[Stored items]
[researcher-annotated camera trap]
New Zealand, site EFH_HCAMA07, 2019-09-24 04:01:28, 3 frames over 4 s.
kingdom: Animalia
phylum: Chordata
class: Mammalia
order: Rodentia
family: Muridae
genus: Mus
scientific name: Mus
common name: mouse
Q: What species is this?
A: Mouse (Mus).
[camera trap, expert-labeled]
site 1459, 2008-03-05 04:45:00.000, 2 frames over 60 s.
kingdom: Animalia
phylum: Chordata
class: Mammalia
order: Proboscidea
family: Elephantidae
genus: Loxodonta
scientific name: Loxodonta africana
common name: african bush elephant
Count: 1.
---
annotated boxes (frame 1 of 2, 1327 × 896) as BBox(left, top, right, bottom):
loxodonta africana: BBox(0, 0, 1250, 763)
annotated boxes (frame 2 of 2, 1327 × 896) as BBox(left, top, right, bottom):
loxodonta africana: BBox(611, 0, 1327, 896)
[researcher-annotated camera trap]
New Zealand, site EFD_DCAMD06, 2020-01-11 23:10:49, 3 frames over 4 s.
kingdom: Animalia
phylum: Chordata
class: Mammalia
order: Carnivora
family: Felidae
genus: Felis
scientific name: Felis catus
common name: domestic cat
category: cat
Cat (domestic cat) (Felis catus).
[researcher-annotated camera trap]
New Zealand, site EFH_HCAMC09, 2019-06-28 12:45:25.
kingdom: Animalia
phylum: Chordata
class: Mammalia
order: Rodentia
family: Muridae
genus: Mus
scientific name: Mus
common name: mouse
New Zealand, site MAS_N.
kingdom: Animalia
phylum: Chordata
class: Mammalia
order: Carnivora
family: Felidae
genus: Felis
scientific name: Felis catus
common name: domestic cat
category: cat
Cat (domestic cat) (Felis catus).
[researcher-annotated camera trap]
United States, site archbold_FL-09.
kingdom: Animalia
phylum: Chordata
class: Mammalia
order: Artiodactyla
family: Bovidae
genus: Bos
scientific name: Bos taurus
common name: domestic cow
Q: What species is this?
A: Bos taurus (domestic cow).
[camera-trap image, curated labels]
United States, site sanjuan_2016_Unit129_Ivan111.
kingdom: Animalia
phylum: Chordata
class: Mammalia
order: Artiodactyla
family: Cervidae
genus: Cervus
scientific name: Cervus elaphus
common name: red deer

| HOW TO COMPLETE THIS TASK |
Please restate the records in full, word for word.

| YOUR RESPONSE |
[researcher-annotated camera trap]
New Zealand, site EFH_HCAMA07, 2019-09-24 04:01:28, 3 frames over 4 s.
kingdom: Animalia
phylum: Chordata
class: Mammalia
order: Rodentia
family: Muridae
genus: Mus
scientific name: Mus
common name: mouse
Q: What species is this?
A: Mouse (Mus).
[camera trap, expert-labeled]
site 1459, 2008-03-05 04:45:00.000, 2 frames over 60 s.
kingdom: Animalia
phylum: Chordata
class: Mammalia
order: Proboscidea
family: Elephantidae
genus: Loxodonta
scientific name: Loxodonta africana
common name: african bush elephant
Count: 1.
---
annotated boxes (frame 1 of 2, 1327 × 896) as BBox(left, top, right, bottom):
loxodonta africana: BBox(0, 0, 1250, 763)
annotated boxes (frame 2 of 2, 1327 × 896) as BBox(left, top, right, bottom):
loxodonta africana: BBox(611, 0, 1327, 896)
[researcher-annotated camera trap]
New Zealand, site EFD_DCAMD06, 2020-01-11 23:10:49, 3 frames over 4 s.
kingdom: Animalia
phylum: Chordata
class: Mammalia
order: Carnivora
family: Felidae
genus: Felis
scientific name: Felis catus
common name: domestic cat
category: cat
Cat (domestic cat) (Felis catus).
[researcher-annotated camera trap]
New Zealand, site EFH_HCAMC09, 2019-06-28 12:45:25.
kingdom: Animalia
phylum: Chordata
class: Mammalia
order: Rodentia
family: Muridae
genus: Mus
scientific name: Mus
common name: mouse
New Zealand, site MAS_N.
kingdom: Animalia
phylum: Chordata
class: Mammalia
order: Carnivora
family: Felidae
genus: Felis
scientific name: Felis catus
common name: domestic cat
category: cat
Cat (domestic cat) (Felis catus).
[researcher-annotated camera trap]
United States, site archbold_FL-09.
kingdom: Animalia
phylum: Chordata
class: Mammalia
order: Artiodactyla
family: Bovidae
genus: Bos
scientific name: Bos taurus
common name: domestic cow
Q: What species is this?
A: Bos taurus (domestic cow).
[camera-trap image, curated labels]
United States, site sanjuan_2016_Unit129_Ivan111.
kingdom: Animalia
phylum: Chordata
class: Mammalia
order: Artiodactyla
family: Cervidae
genus: Cervus
scientific name: Cervus elaphus
common name: red deer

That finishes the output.